According to Rabbi Michael Singer, Lafayette professor and rabbi at Congregation Brith Sholom in Bethlehem, although he said that he experienced an act of anti-Semitism in the Easton community in the past weeks, he remains hopeful.
“[Anti-Semitism] is not going to go away, but that doesn’t mean we give up trying to make it better and build more bridges of understanding,” Singer said in a phone interview. “We need to come together and say ‘enough is enough.'”
History professor Robert Weiner explained how the shooting at the Pittsburgh synagogue is part of a larger issue.
“This is an attack on George Washington and Thomas Jefferson’s view of America. It hit the Jews specifically this time, as it has done a lot more recently, but it’s an attack on all of us,” said Weiner. Weiner noted President Donald Trump’s influence in facilitating the “cultural moment” that exists in America.
Rabbi Melody Davis, local rabbi at the Temple Covenant of Peace in Easton and professor of Hebrew at the college, also commented on the political culture of this time. She noted that she is frightened that “with the current political climate, it is appropriate and okay to display this kind of rampant hatred,” she said.
Pittsburgh officials and residents shunned Trump’s visit to their city after the shooting, “amid accusations that he and his administration continue to fuel the anti-Semitism that inspired Saturday’s massacre inside a synagogue,” according to the Washington Post.
Nearby, at least three hate groups have been known to exist in the Lehigh Valley. Recently, the Karl Stirner Arts Trail was vandalized with drawings of swastikas and the N-word. These are issues that have led to conversations about security on campus. While many said that security is not often of major concern on campus, there are moments when fear becomes more prevalent.
“When there was that swastika on the Arts Trail, we sort of had this moment where we were like ‘it’s here, it’s in our town,’” Tropp said. “I think most of the time, we get to live our lives in this college bubble, but every once and awhile we’re really reminded pretty strongly that there are people who don’t want us here.”
According to Director of Public Safety Jeff Troxell, although he does not see any threats to campus following the attack in Pittsburgh, Public Safety officers been directed to patrol the Hillel House more often than usual in the weeks following the attack.
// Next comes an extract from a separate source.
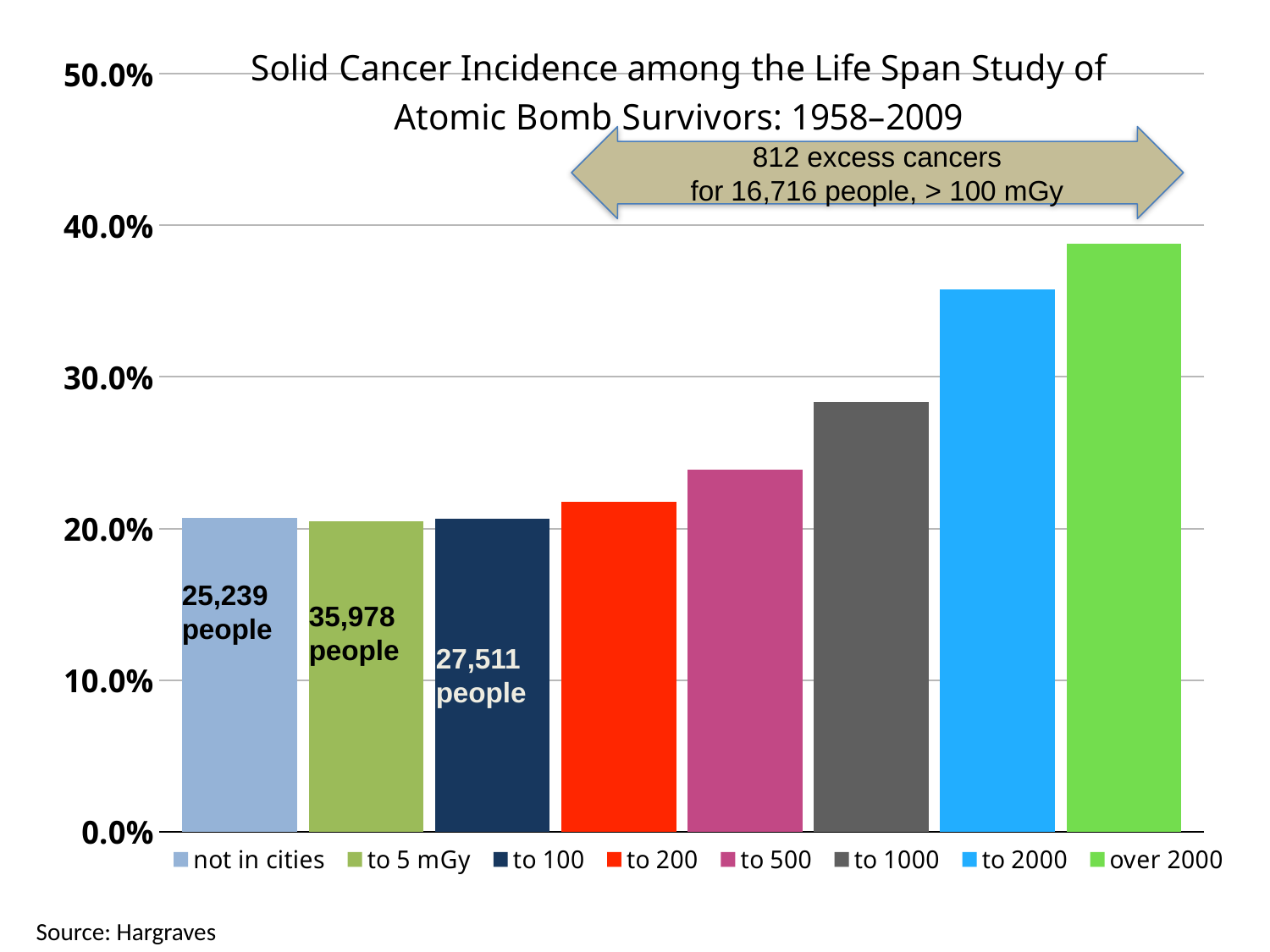
Is the value for 'to 500' greater or less than 20.0%? greater How many entries does the legend list? 8 Which is larger, the value for 'to 500' or the value for 'to 2000'? to 2000 Is the value for 'over 2000' greater or less than 30.0%? greater Is the value for 'to 1000' greater or less than 30.0%? less What is the title of the chart? Solid Cancer Incidence among the Life Span Study of Atomic Bomb Survivors: 1958–2009 Which is larger, the value for 'to 1000' or the value for 'over 2000'? over 2000 How many categories are plotted in the chart? 8 What kind of chart is shown on the slide? bar chart Which category has the highest solid cancer incidence? over 2000 Do the values generally rise or fall moving from left to right across the categories? rise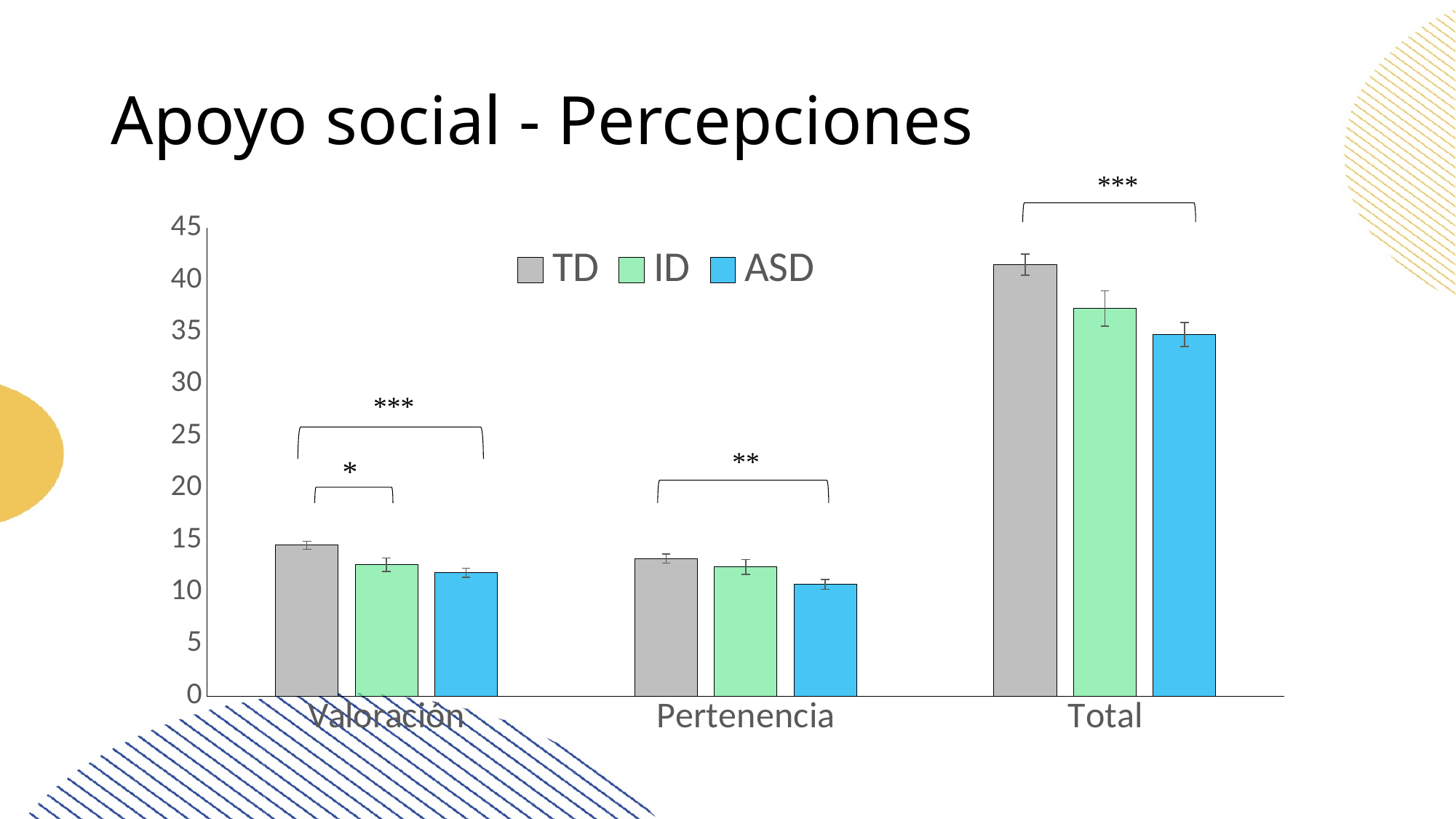
Which series has the lowest value in the Valoración category? ASD What kind of chart is shown on the slide? bar chart What are the three series names listed in the legend? TD, ID, ASD Which series has the lowest value in the Pertenencia category? ASD How many series does the legend list? 3 Is the value for ASD in the Total category greater or less than 30? greater Which series has the highest value in the Total category? TD Is the value for ID in the Total category greater or less than 40? less Is the value for TD in the Total category greater or less than 40? greater How many categories are shown on the x axis? 3 Which is larger: the TD value for Valoración or the TD value for Pertenencia? Valoración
Weiner said that support for and amongst the Jewish community in the aftermath of the tragedy has been especially apparent.
“Every once in awhile you get whacked and kicked, so you stand up and you adjust to it and you build a bigger and deeper community,” Weiner said.
Weiner, who has seen the Jewish community at the college expand and change in his 50 years here, described how Lafayette has become more multicultural.
“About 25 years ago, the Hillel House was moved from our private ownership to a rented place on campus,” Weiner said. “As we got closer to campus, it made it easier to open the doors to everyone, but that also happened because the whole culture changed. Lafayette became a culture of inclusion that we all worked together to construct as proactively as we possibly could.”
According to both Weiner and Tropp, the Hillel discussion last Saturday night expressed deep concerns from students, but also hope for the future.
“Everyone was just trying to say that we need to stay hopeful and we need to remember to love our community and spread positive vibes,” said Tropp.
“I am fearful and I am hopeful, because we can create better space and share it,” said Weiner.
Hillel services on Friday will be led by Jordan Karp ’22 and Jay Asher ’22. The services will be open to other religious groups on campus, according to Goodman.
Additionally, proceeds from the Hillel Society’s Bagel Brunch on Nov. 6 will contribute to a GoFundMe in support of the victims of the Pittsburgh synagogue shooting. The money from this GoFundMe will go toward areas like funerary expenses, medical bills and repairing the synagogue.